As bond prices steady, yields a factor to watch

July 17, 1995|By Bloomberg Business News

NEW YORK -- When bonds stop rallying, bond yields matter more.

Investors say those bonds that pay the most will do best in the second half of 1995, after a first-half surge in bond prices.

The rally can't keep going at the pace of the first six months, they say, so it's time to look for securities that provide a bit more yield than U.S. Treasuries. The potential winners are corporate, municipal and mortgage-backed bonds.

"We've structured [our funds] with the idea that what will be important will be coupon income rather than price appreciation," said Denis Jamison, who oversees more than $550 million at Lexington Management in Saddle Brook, N.J.

"We don't think there's much more to the rally."

He is counting on low interest rates to resuscitate the economy, especially the housing market, where sales are rising and lenders taking in more mortgage applications.

"We think the money is going to be made in coupon income," he said.

"Yields have dropped from 8 percent to about 6.6 percent. They could go to 6.5 percent, or even 6.25 percent, but most of the big money has already been made."

Corporates could spend the year in the top spot if investors are right. Corporates have earned more money as a group than any other U.S. bond market so far, according to figures from Lehman Brothers.

The bonds returned 13.8 percent through June, two points more than Treasuries. Mortgage-backed securities returned 10.73 percent.

Total return is the interest in come on a bond, plus reinvested interest and principal, and any change in the bond's price. Sometimes, as in the first half of this year, a bond's price contributes more to its return than interest income.

The price of the Treasury's 30-year bond, for example, rose 16 percent this year, accounting for almost all of the 19.7 percent return.

The yield on the 30-year bond fell 126 basis points in the first six months of the year, to 6.62 percent.

The record low yield since the Treasury began selling bonds regularly in 1977 is 5.79 percent, set in October 1993. If it holds, it will be the biggest one-year plunge in yield since 1986, when the bond fell 217 basis points to 7.27 percent.

As much as yields fell this year, they can't possibly fall a similar amount in the next six months. Investors say they recognize that price appreciation won't be as big a component of their return as it was in the first half, and that absolute yield is the best way to play the game.
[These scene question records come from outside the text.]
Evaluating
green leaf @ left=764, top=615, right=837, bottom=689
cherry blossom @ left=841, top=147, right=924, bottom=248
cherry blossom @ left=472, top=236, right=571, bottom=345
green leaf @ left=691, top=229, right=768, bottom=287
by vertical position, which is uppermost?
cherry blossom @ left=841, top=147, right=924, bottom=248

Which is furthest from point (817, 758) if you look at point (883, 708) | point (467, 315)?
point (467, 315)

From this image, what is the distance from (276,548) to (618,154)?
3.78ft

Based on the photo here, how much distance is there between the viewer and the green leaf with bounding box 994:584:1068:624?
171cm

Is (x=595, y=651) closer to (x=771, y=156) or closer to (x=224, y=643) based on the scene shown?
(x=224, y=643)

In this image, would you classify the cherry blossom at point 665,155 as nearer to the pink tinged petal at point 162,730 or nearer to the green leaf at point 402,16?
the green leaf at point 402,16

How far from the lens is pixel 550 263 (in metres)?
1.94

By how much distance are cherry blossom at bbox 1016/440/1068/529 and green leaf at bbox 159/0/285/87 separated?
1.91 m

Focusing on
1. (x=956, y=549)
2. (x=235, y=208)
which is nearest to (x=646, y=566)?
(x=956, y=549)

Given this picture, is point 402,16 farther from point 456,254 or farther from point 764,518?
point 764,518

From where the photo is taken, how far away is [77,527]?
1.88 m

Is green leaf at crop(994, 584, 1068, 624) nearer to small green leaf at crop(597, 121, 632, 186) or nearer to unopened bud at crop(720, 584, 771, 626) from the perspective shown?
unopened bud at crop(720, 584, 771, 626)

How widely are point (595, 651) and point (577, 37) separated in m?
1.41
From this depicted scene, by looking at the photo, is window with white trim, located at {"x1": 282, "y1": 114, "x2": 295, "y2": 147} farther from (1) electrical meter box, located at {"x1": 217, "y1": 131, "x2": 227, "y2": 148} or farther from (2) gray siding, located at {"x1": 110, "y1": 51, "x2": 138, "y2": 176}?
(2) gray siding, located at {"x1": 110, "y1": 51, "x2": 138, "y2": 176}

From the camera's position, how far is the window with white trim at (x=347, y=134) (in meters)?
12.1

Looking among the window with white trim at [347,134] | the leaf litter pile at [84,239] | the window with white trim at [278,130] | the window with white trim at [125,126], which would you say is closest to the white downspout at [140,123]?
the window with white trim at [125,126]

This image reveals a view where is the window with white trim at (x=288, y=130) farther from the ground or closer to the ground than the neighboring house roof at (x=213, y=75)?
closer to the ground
Robert Schumacher, chief bond strategist for Kemper Mutual Funds in Chicago, said much of the firm's $25 billion of debt securities is invested in noncallable corporate bonds because they yield more than benchmark Treasuries.

An "A"-rated industrial company bond that matures in 10 years yields 6.88 percent, or 70 basis points more than a 10-year Treasury note.

These bonds "are going to have something that all investors want: coupon income," Mr. Schumacher said. "It makes sense to own noncallable, income-producing assets in the environment we see for the next six months. So we like corporate bonds, and we like them a lot."